▶ _What you have to do_: Retype each of the following records verbatim, leaving out the pictures themselves.

▶ _Given data_:
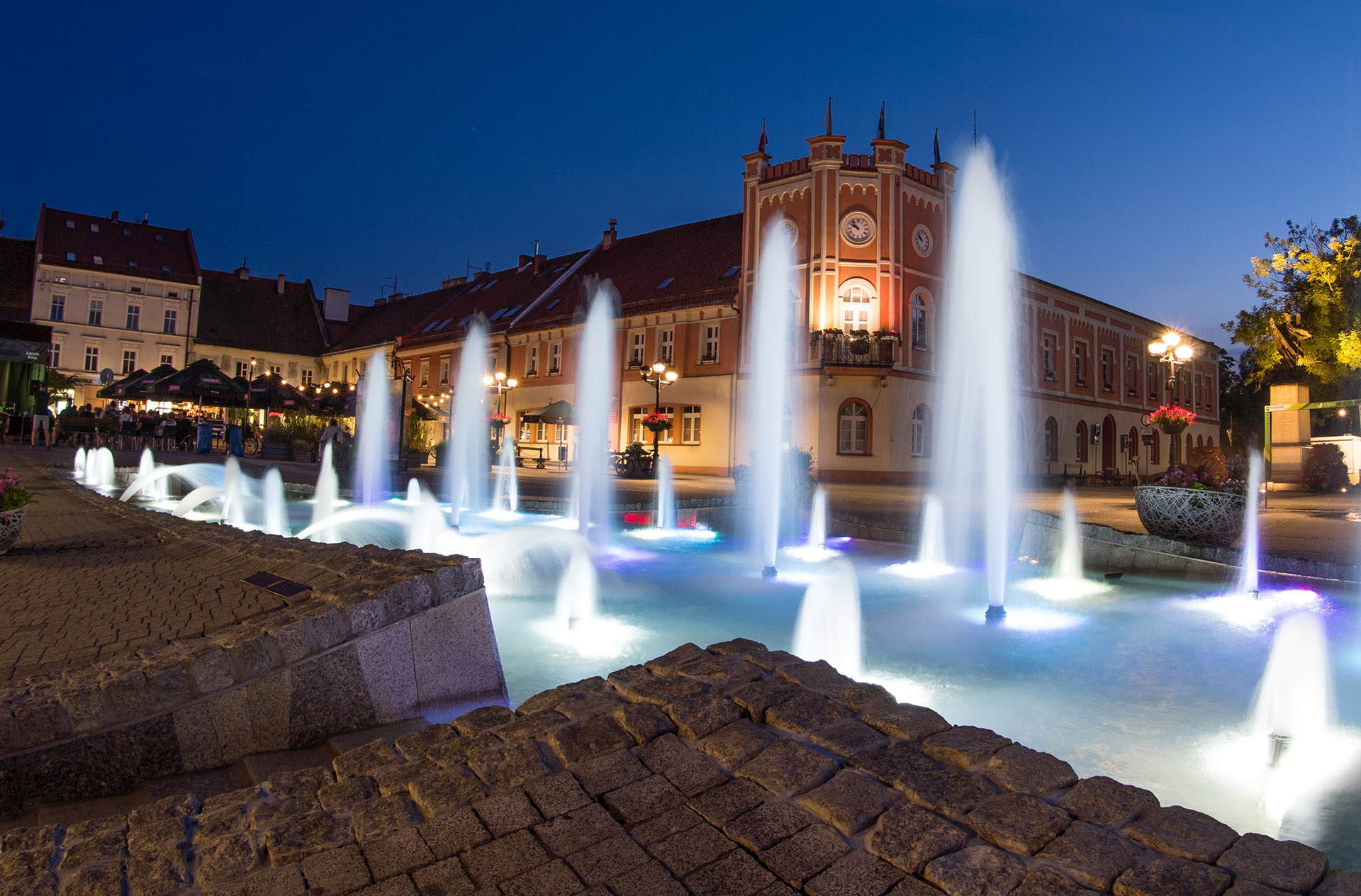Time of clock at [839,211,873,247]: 10:50
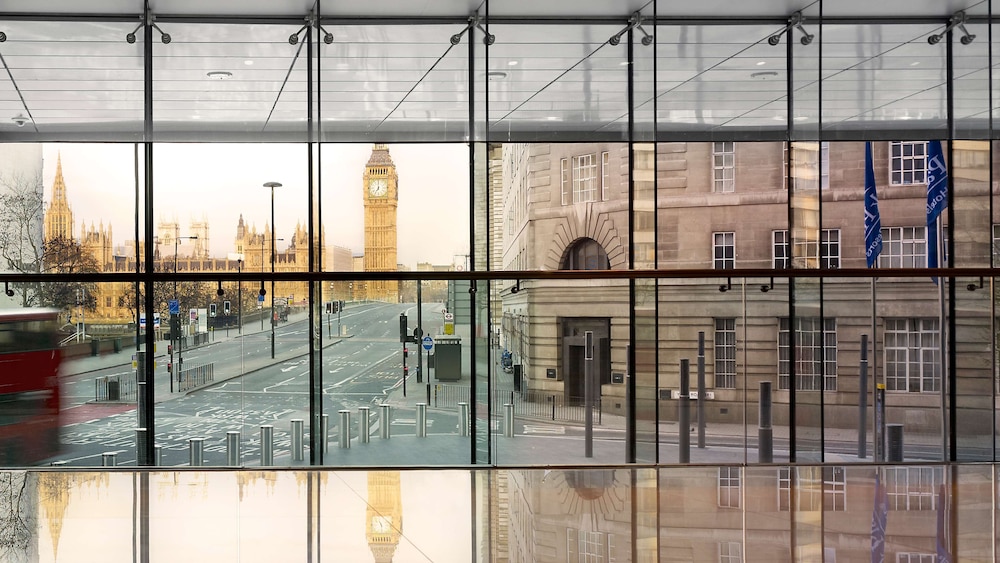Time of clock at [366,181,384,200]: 7:00
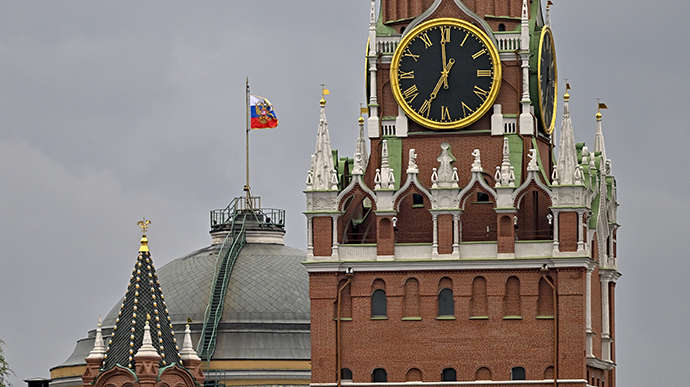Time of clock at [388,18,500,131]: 6:59
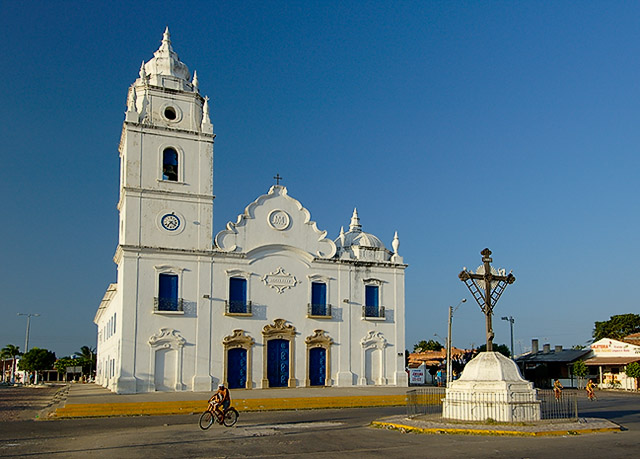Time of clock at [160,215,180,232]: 7:20
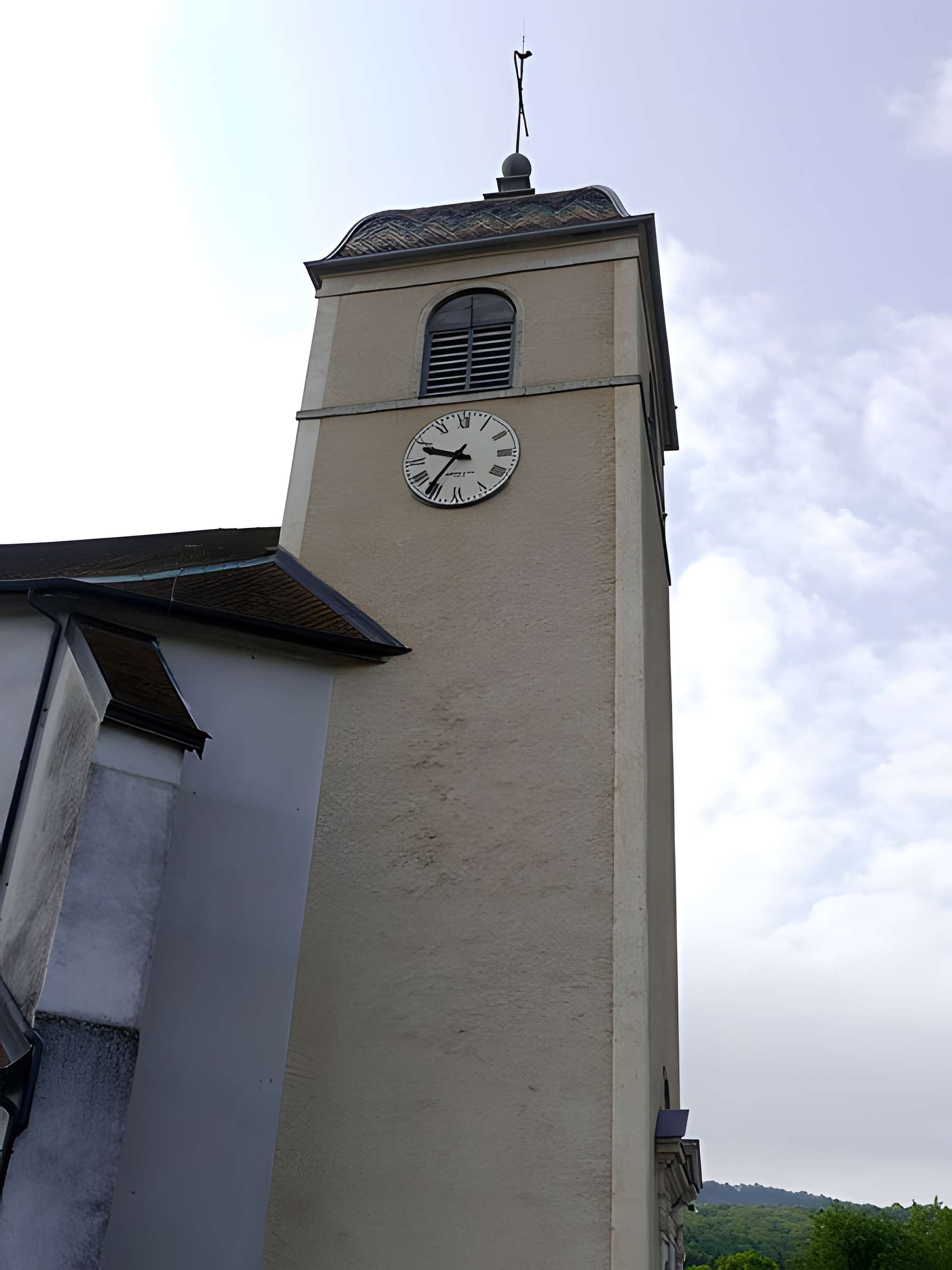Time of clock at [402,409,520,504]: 9:36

▶ _Solution_:
Time of clock at [839,211,873,247]: 10:50
Time of clock at [366,181,384,200]: 7:00
Time of clock at [388,18,500,131]: 6:59
Time of clock at [160,215,180,232]: 7:20
Time of clock at [402,409,520,504]: 9:36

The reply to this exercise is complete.